Il plongea son regard dans le sien.
— Et je vous serais reconnaissant, Abby, de ne rien dévoiler de notre arrangement.
— Une minute ! Je ne vous ai pas encore donné mon accord et…
— Bien sûr que si, Abby. Je le vois dans vos yeux et à votre façon de regarder ce jeu de clés.
Elle se renfrogna, sachant qu’il disait vrai.
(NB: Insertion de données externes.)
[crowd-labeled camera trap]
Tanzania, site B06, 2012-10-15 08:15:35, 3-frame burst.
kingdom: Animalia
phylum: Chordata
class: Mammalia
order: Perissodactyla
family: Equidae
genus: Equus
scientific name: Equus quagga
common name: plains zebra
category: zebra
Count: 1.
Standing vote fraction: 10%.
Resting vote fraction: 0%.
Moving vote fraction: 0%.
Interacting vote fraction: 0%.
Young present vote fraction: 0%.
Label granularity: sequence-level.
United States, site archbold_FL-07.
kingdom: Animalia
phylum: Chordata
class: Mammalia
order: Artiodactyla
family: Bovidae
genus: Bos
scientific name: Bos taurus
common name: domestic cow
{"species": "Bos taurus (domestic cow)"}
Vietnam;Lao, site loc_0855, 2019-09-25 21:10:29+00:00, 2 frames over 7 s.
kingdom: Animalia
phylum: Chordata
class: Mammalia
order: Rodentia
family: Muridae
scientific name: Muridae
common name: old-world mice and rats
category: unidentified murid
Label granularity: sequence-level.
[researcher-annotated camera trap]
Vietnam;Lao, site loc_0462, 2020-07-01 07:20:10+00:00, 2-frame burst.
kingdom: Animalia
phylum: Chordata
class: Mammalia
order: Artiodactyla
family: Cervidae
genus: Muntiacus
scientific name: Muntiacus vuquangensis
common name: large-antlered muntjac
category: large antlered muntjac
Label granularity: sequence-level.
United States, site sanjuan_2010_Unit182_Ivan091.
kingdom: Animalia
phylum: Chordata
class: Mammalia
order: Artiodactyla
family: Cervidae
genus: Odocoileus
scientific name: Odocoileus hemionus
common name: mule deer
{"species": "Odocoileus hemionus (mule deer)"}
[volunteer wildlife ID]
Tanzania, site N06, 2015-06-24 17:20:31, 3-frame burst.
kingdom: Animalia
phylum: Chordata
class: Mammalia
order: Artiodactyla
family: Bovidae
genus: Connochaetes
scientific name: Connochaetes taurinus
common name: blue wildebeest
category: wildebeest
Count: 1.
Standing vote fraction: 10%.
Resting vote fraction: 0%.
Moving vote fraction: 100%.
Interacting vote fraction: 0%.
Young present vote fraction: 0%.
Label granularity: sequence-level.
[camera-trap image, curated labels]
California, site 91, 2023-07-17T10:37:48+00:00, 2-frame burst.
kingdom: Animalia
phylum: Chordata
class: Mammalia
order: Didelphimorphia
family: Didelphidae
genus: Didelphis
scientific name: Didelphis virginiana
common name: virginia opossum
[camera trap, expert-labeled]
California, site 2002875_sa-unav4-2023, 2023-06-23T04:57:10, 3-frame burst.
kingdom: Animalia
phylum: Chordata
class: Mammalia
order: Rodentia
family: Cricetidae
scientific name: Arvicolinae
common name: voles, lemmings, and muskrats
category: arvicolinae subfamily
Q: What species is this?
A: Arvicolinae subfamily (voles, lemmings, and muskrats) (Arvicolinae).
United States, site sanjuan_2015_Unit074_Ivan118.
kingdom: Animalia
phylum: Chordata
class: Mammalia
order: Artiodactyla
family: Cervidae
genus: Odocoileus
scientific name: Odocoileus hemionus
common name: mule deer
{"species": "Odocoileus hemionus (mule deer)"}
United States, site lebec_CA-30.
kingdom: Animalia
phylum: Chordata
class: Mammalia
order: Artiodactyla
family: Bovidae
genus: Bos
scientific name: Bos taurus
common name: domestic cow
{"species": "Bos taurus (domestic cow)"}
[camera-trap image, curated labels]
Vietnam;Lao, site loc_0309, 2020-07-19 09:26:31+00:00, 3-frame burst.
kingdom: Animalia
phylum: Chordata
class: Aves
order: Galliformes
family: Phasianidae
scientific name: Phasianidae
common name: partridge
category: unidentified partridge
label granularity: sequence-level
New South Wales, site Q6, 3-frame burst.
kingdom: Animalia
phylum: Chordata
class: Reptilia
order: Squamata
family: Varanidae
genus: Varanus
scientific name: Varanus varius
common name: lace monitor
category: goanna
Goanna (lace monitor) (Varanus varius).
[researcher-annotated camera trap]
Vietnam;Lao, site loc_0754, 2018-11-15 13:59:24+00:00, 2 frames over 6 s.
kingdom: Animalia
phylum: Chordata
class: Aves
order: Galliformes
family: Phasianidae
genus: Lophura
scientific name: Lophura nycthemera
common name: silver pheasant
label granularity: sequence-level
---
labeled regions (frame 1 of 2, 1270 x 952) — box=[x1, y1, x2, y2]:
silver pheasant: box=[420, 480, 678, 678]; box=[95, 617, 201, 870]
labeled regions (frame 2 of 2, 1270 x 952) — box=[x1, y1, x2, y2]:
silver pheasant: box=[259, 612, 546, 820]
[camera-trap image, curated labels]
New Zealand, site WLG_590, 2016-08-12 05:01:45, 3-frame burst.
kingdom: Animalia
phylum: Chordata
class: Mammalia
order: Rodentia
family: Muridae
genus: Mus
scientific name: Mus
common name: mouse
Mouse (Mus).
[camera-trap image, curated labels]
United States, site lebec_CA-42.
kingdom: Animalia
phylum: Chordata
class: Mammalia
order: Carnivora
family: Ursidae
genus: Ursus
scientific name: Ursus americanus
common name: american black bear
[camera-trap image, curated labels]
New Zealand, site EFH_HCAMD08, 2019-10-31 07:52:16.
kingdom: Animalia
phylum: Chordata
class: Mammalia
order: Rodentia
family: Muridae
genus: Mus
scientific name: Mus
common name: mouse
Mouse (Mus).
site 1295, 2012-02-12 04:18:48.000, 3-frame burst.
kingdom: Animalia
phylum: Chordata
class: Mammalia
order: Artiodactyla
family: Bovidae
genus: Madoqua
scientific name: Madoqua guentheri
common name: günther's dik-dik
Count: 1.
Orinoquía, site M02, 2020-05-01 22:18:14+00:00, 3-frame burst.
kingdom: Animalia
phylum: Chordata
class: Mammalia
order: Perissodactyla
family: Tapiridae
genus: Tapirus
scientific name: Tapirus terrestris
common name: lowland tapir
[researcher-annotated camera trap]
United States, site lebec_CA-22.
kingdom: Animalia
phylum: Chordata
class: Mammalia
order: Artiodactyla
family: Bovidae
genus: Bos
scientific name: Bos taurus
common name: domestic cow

Jamais elle n’aurait le cran de lui jeter ces satanées clés à la figure. D’autant que ses étudiants les observaient maintenant, entassés derrière la vitre. Avait-elle le droit de les décevoir ? Avait-elle le droit de dédaigner la chance qui s’offrait de réaliser ses rêves ?
Elle soutint le regard noir et perçant de Tanner. Ce fut soudain comme si elle redevenait la timide jeune fille d’autrefois. Son pouls s’accéléra, sa respiration se fit difficile… Tanner, le type même d’individu qu’elle s’était promise de fuir sa vie durant allait devenir son époux pour trois jours !
— Je dois poser mes conditions, dit-elle sur un ton ferme.
— Bien sûr.
— Je vous soumettrai ma liste, demain.
— Entendu, acquiesça-t il avec un large sourire. Bonsoir, Abby.
Elle l’observa tandis qu’il s’éloignait, parfaitement calme, et visiblement satisfait.
Abby, quant à elle, avait la désagréable impression d’avoir conclu un pacte avec Satan. Si Tanner s’appropriait son âme, eh bien ! il ne lui resterait plus qu’à espérer qu’il ne lui ravisse pas son cœur…
— Quelque chose qui ne va pas ? Tu es souffrante ?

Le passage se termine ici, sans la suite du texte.